▶ _Excerpt_:
= Beginning of Section =

Feature selection As discussed in previous sections, we utilize multiple projections to map high dimensional features onto a low dimensional common space. However, latent subspace may include numerous features that are not really important for domain adaptation. For alleviate useless features in this part and select domain invariant features that are beneficial for domain adaptation and distribution matching, we apply ℓ_2,1 − norm to the projection matrix in the form of ∥P∥_2,1. This leads to select the efficient and domain invariant features in the shared space. Moreover, during the distribution matching for knowledge transfer, information loss may occur. To mitigate this problem, we propose to introduce PCA regularization that preserves the intrinsic information of target samples as follows:
$$ \|\boldsymbol{K}_{t}-\boldsymbol{P}_{t}{\boldsymbol{P}}_{t}^{T}\boldsymbol{K}_{t}\|_{\mathcal{F}}^{2} $$
(9)
where it can be rewritten as follows:
$$ -tr((\boldsymbol{{P}}_{t}^{T}\boldsymbol{{K}}_{t}) (\boldsymbol{{P}}_{t}^{T}\boldsymbol{{K}}_{t})^{T})= -tr(\boldsymbol{{P}}^{T}\boldsymbol{{K}}\ddot{I}\boldsymbol{{K}}^{T}\boldsymbol{{P}}) $$
(10)
where $\ddot {I}$ is a diagonal matrix defined as:
$$\ddot{I}_{ii}=\begin{cases} 1, & \text{if } \boldsymbol{{x}}_{i}\in \boldsymbol{{X}}_{t} \\ o, & \text{otherwise}. \end{cases} $$
Given (6), (8) and (10) and substituting them in (3), we can rewrite (3) as follows:
$$ \begin{array}{@{}rcl@{}} \varphi(\boldsymbol{{P}}_{s},\boldsymbol{{P}}_{t})= tr(\boldsymbol{{P}}^{T}\boldsymbol{{K}}& (\boldsymbol{{M}}+\lambda \mathcal{L}-\beta \ddot{I})\boldsymbol{{K}}^{T}\boldsymbol{{P}})+ \\ \gamma\|\boldsymbol{{P}}\|_{2,1}&\\ s.t.,~~ \boldsymbol{{P}}^{T}\boldsymbol{{KHK}}^{T}\boldsymbol{{P}}&=\boldsymbol{{I}} \quad \text{and} \quad \lambda, \beta, \gamma > 0 \end{array} $$
(11)
where λ, β and γ are penalty parameters. Also, P^TKHK^TP = I is defined to avoid the trivial solutions in which $\textit {\textbf {H}}=\textit {\textbf {I}}_{n}-\frac {1}{n}\textit {\textbf {1}}_{n}$, 1_n is an n × n matrix that its elements are equal to 1 and $n=n_{s}+{n_{t}^{l}}+n_{t}$ where ${n_{t}^{l}}$ is the number of target samples for training.

3.2.3 Landmark selection

Since the number of labeled target data is rare to learn a target distance metric, we could utilize source samples in order to metric learning. However, some samples may have different distribution from target domain and thus may cause learning an inappropriate distance metric. To learn optimal distance metric, we can select more related source samples to domain adaptation, with the name landmarks, [7, 22, 39, 46, 47] via statistical analysis, which is a time consuming operation. Since landmarks are more correlated to geometrical structures, we suppose to select landmarks with graph optimization that extracts samples into vertices of graph and the similarity value of source samples is measured by its degree.

= End of Section =

▶ _Data shown_:
= Beginning of Section =

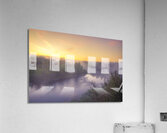 Foggy Sunrise on the Roseau River Acrylic Print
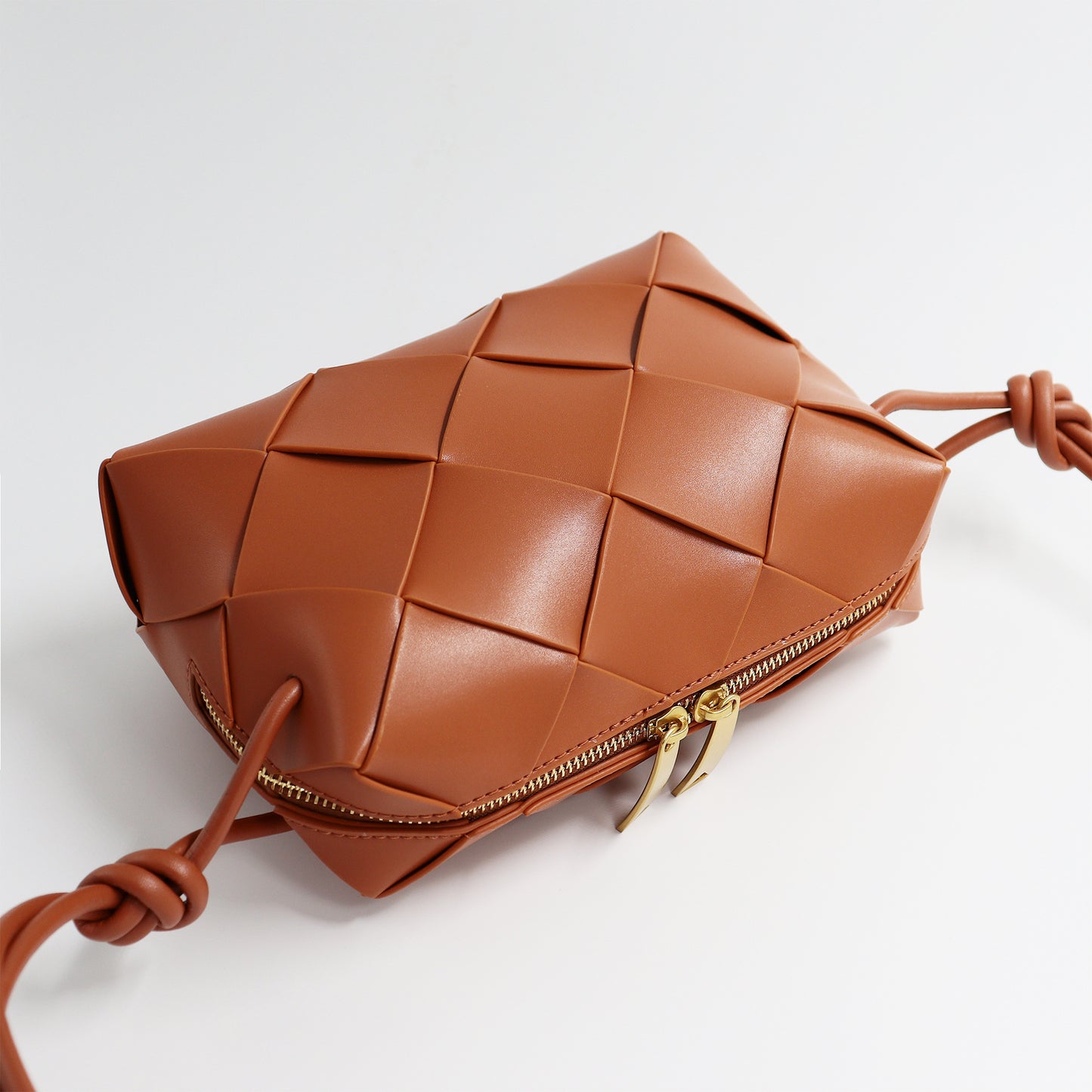 Women's Niche High-grade Genuine Leather Diamond Pattern Crossbody Bags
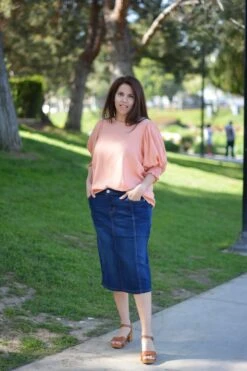 Peyton Dark Denim Skirt -Women Dresses Store 8DEA3642 CEBE 498F 95E6 A41B6C3B344E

= End of Section =

▶ _Work order_: In the feature selection excerpt, why is the PCA regularization added? Answer in one to three sentences.

▶ _Response box_: Information can be lost during the distribution matching for knowledge transfer. The PCA regularization reduces this loss by preserving the intrinsic information of the target samples.